Exogenous vitamin D inhibits human pro-inflammatory cytokine responses to TLR-4L but not TLR-8L innate immune activation (P6331)

Abstract

Abstract Population health studies demonstrate that insufficient/deficient Vitamin D status is strongly associated with increased upper respiratory tract infections. As low vitamin D status is widespread, it is imperative to understand the roles it plays during an immune response. Here we determine the effects of active vitamin D (1,25(OH)2D3) on peripheral blood mononuclear cells (PBMC) cytokine responses elicited by bacterial or viral ligands and explore mechanisms by which vitamin D regulates innate immune responses.
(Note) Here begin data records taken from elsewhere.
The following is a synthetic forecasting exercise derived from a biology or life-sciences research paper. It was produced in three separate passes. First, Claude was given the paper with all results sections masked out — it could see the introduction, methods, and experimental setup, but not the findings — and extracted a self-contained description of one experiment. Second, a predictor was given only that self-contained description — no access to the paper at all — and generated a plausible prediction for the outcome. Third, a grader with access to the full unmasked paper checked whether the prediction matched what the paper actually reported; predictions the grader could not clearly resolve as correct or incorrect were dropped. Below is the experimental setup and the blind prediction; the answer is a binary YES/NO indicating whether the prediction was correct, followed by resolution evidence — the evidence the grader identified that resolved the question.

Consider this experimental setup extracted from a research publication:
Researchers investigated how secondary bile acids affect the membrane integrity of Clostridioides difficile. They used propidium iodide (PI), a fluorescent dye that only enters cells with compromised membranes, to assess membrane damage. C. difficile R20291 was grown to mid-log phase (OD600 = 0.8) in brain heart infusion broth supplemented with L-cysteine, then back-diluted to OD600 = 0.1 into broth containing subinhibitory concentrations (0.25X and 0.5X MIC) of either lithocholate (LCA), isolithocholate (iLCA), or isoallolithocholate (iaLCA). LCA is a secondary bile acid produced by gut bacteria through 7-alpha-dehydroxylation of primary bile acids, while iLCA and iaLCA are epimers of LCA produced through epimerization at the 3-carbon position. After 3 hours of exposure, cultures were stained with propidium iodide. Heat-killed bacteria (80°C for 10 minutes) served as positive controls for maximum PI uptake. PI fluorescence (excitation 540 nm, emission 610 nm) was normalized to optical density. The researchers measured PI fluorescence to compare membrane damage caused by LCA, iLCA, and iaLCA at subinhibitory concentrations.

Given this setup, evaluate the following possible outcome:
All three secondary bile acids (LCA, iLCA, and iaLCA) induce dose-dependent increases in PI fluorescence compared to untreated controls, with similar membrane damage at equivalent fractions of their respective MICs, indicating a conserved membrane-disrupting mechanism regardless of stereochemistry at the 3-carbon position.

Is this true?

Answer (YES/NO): NO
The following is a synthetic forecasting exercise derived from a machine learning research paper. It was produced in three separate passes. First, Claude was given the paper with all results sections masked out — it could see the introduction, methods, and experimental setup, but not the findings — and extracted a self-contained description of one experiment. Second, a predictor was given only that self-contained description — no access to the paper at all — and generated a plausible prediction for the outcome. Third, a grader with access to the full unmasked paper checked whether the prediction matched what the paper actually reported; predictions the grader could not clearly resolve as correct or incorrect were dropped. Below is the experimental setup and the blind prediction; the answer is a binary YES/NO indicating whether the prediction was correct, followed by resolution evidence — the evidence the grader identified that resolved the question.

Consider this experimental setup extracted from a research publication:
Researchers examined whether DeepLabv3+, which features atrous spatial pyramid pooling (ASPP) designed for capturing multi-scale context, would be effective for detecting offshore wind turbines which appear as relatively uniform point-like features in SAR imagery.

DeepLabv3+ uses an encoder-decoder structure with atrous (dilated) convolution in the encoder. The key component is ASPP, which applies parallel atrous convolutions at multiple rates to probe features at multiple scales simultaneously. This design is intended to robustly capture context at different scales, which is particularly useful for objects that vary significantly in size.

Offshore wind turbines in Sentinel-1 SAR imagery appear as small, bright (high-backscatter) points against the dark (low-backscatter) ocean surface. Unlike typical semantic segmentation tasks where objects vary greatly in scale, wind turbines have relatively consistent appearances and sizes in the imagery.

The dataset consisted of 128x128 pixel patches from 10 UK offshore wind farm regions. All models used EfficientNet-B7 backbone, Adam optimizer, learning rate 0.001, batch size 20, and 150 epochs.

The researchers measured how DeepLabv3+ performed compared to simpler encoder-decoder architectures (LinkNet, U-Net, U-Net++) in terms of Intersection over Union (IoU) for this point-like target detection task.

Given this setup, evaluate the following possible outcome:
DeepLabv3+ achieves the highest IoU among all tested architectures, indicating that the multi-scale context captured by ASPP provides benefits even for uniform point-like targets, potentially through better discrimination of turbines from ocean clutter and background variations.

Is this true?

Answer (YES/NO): NO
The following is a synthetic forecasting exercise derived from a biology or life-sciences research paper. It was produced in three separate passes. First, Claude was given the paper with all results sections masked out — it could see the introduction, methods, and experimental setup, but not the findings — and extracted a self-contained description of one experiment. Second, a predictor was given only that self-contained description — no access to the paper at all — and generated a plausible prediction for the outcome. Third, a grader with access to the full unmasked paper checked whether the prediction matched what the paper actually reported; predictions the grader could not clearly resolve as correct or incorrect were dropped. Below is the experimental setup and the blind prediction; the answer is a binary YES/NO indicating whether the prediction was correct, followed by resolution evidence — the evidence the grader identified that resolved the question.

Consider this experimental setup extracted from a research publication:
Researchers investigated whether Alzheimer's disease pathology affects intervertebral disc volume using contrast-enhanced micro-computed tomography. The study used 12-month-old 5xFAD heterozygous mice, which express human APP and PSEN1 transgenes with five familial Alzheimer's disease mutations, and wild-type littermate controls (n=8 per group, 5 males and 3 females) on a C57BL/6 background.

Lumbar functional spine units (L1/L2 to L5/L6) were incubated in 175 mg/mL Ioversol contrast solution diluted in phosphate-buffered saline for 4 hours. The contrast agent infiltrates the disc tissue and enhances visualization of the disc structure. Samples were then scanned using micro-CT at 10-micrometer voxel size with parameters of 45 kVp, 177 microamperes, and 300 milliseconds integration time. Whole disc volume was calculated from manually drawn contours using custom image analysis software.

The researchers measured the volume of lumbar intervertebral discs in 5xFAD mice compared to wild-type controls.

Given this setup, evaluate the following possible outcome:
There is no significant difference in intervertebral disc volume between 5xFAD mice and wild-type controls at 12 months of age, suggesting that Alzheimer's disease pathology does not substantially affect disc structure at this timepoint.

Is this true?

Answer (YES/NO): NO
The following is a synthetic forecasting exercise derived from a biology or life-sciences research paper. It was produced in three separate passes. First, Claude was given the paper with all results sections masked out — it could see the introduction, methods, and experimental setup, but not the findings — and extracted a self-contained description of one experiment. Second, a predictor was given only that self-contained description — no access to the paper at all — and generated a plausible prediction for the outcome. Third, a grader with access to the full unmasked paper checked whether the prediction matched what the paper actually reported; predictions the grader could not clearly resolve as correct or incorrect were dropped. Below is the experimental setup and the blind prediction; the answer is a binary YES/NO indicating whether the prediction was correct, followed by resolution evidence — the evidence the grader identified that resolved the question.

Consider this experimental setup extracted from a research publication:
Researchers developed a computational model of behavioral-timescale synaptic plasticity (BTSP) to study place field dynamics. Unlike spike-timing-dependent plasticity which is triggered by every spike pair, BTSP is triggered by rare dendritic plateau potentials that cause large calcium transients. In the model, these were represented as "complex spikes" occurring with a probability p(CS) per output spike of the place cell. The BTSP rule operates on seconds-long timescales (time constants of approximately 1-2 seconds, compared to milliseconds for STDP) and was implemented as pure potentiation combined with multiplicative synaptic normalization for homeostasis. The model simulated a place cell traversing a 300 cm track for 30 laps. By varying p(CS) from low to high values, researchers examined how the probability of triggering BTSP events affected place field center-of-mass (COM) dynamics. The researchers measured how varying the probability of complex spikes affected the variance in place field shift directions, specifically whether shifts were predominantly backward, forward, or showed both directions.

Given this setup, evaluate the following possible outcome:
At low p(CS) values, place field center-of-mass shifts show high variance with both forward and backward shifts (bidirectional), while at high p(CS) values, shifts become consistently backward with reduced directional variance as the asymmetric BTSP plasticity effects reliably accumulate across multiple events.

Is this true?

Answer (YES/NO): NO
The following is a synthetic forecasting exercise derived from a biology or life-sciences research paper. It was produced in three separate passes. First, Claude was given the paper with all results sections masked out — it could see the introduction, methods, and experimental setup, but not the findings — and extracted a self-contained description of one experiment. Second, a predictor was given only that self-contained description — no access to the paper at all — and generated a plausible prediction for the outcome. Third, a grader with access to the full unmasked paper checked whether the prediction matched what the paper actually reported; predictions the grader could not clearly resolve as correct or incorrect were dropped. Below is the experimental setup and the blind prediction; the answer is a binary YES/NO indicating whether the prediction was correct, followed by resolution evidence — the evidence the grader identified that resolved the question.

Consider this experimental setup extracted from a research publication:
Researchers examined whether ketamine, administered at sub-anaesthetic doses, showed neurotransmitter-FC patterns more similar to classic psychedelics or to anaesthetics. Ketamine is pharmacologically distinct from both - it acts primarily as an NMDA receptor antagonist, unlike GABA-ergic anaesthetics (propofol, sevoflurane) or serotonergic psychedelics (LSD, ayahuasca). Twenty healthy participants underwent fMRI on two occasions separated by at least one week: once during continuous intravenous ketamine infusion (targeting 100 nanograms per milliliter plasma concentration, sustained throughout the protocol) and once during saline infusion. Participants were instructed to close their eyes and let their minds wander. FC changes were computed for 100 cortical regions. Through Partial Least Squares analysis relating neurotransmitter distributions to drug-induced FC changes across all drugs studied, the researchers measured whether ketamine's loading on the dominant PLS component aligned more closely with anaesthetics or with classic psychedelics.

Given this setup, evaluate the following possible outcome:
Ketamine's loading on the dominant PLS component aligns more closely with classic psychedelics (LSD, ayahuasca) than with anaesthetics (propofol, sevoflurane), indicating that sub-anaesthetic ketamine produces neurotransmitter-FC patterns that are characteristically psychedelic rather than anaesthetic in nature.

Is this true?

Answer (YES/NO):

Results: PBMC stimulated with TLR-4L and exogenous 1,25(OH)2D3 exhibited decreased pro-inflammatory cytokine production; whereas cultures stimulated with TLR-8L did not exhibit alterations in cytokine production patterns in the presence of supplemental 1,25(OH)2D3. 1,25(OH)2D3 alone slightly reduced TLR-4 but decreased TLR-8 by >75%. Moreover, while TLR-4 ligand stimulation had no effect on VDR levels, TLR-8L stimulation reduced VDR mRNA by 60% (p<0.005). Conclusions: Exogenous 1,25(OH)2D3 markedly reduces inflammatory cytokine production elicited by TLR-4 but not by TLR-8 or RSV activation. TLR-8L strikingly reduce VDR while 1,25(OH)2D3 reduces viral PRR expression, resulting in a synergistic decrease in the capacity of viral stimulated cells to have responses modulated by exogenous vitamin D. The results suggest a need for closer examination of the benefits of exogenous vitamin D supplementation in bacterial versus viral infection.